This project is an end-to-end implementation of a Natural Language Q&A system that allows store managers to interact with retail sales data using natural language queries. The system leverages the power of Google PaLM, LangChain, and MySQL to convert user questions into SQL queries, execute them, and return meaningful results.
Natural language Queries like:
Q1. How many white color Adidas t shirts do we have left in the stock?
Q2.How much sales our store will generate if we can sell all extra-small size t shirts after applying discounts? The system is intelligent enough to generate accurate queries for given question and execute them on MySQL database
I build an LLM based question and answer system that will use following, 1.Google Palm LLM
2.Hugging face embeddings
3.Streamlit for UI
4.Langchain framework
5.Chromadb as a vector store
6.Few shot learning
In the UI, you can ask questions in a natural language and it will produce the answers
How many total t shirts are left in total in stock?

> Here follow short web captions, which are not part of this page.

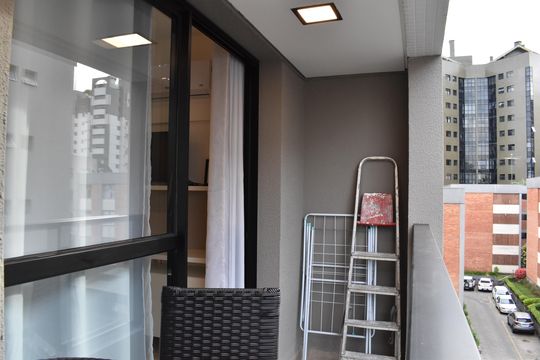 Sacada  de kitnet/studio para alugar com 1 quarto, 25m² em Batel, Curitiba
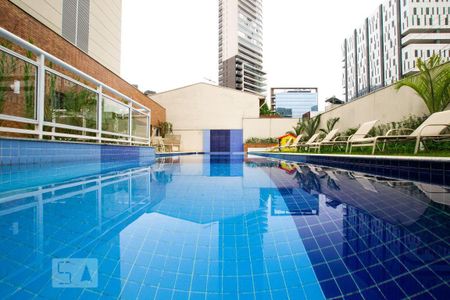 Apartamento à venda com 161m², 3 quartos e 4 vagas Apartamento à venda com 161m², 3 quartos e 4 vagasÁrea comum - Piscina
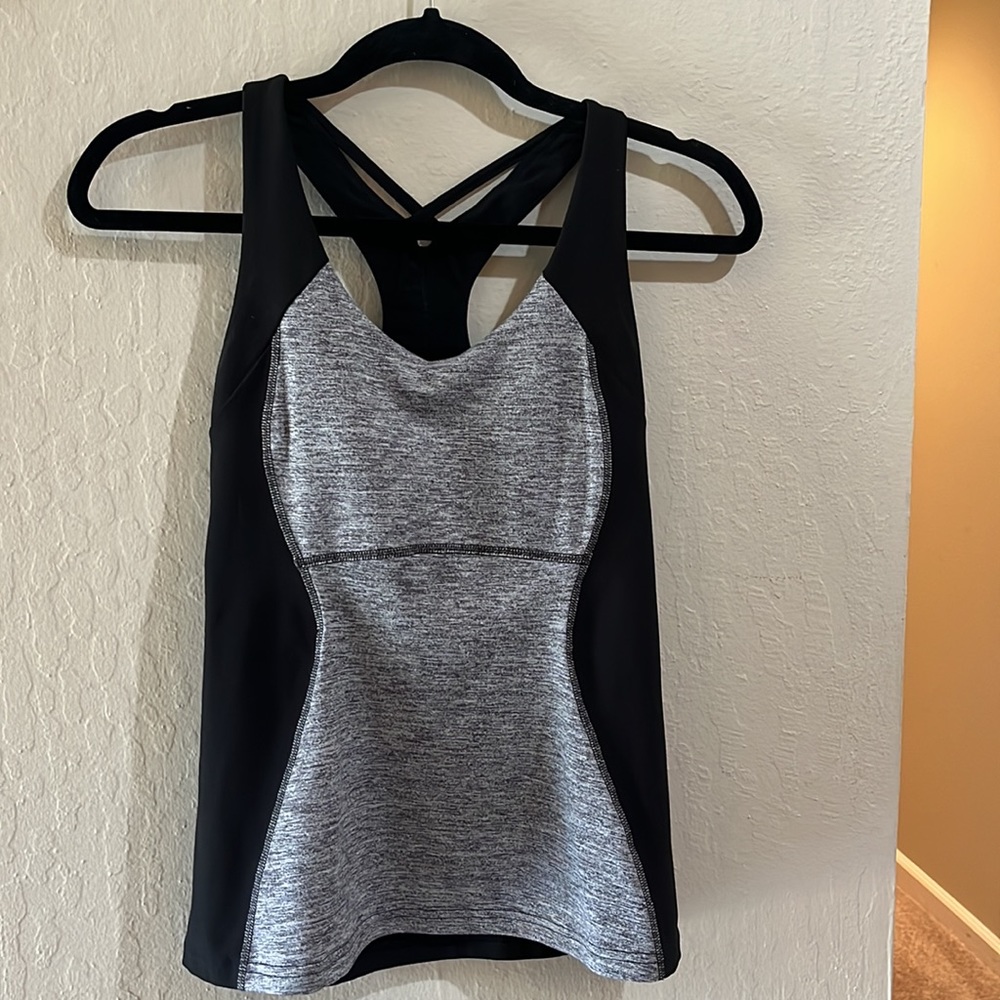 Lucy workout top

How many t-shirts do we have left for Nike in XS size and white color?
How much is the total price of the inventory for all S-size t-shirts?
How much sales amount will be generated if we sell all small size adidas shirts today after discounts?
main.py: The main Streamlit application script.
langchain_helper.py: This has all the langchain code
requirements.txt: A list of required Python packages for the project.